Fair or not, the knock on Mike Wallace as an NFL receiver is that he has been a one-trick pony. Few, if any, wideouts can sprint down the sideline faster than Wallace, whose elite speed has defensive backs perpetually on their heels. So if this pony really only has one trick, it’s a useful one to have.
Unfortunately for Wallace, his big-play ability down the field was wasted in Miami, whether it was due to the offensive schemes or quarterback Ryan Tannehill’s inability to consistently throw deep. After averaging 17.2 yards per catch in Pittsburgh, Wallace averaged 12.8 in his two seasons in Miami.

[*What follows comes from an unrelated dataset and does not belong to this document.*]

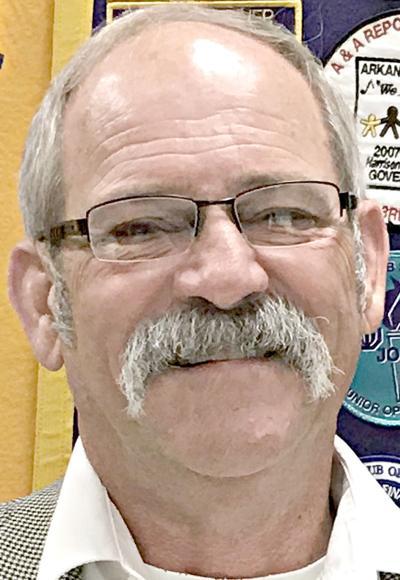 White County Judge Michael Lincoln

Take last season for example. Wallace was targeted 20 or more yards downfield only 24 times, according to Pro Football Focus. That ranked 21st among NFL receivers. And he caught just six of those passes with one drop.
Wallace has only been here in Minnesota for a brief time, but his early impressions of coordinator Norv Turner’s offense have been favorable.

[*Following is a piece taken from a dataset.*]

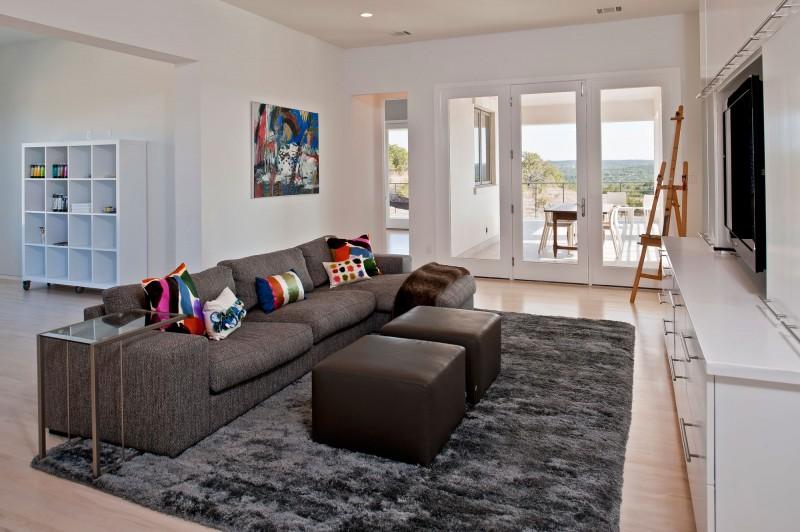 Spanish Oaks Residence by Cornerstone Architects 06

“It’s a vertical offense [compared to] a short, West Coast offense,” he said. “You go down the field a lot more here, more to what I’m accustomed to.”
While the Vikings didn’t ask Teddy Bridgewater to throw the deep ball a ton during his rookie season, his accuracy on those longer throws improved in the second half of the season, so much that Bridgewater finished in the top 10 in deep accuracy percentage, according to Pro Football Focus.
Wallace said he likes what he has seen from Bridgewater so far this spring, calling the second-year quarterback an “accurate guy” and a “silent killer.”
Bridgewater raved about Wallace’s speed and pointed out during his Wednesday press conference that Wallace was one of the last players who were still out on the practice field, catching passes from the JUGS machine.
“You just have to continue to put the time in. There are days where we stay behind and we complete passes, work on routes that we may have ran in practice that day,” he said. “It’s just putting in that little extra work that’s going to help you do it that next day. It’s just going to continue to help me.”
We only got to watch one practice this week, so it’s impossible to draw any conclusions. But Bridgewater looked Wallace’s way often Wednesday, and Wallace’s leaping grab along the sidelines was one of the day’s highlights.
Wallace, who is lining up at flanker, knows establishing a connection with Bridgewater will take time, but it sounds like they are off to a good start.
“We do a little something extra every day,” he said. “Whatever we didn’t get right on the field, we’ll go out and correct it. Today, we were pretty spot on. Time restrains you from doing certain things right now, so you have to be on and off the field. Every day we do something extra to get better.”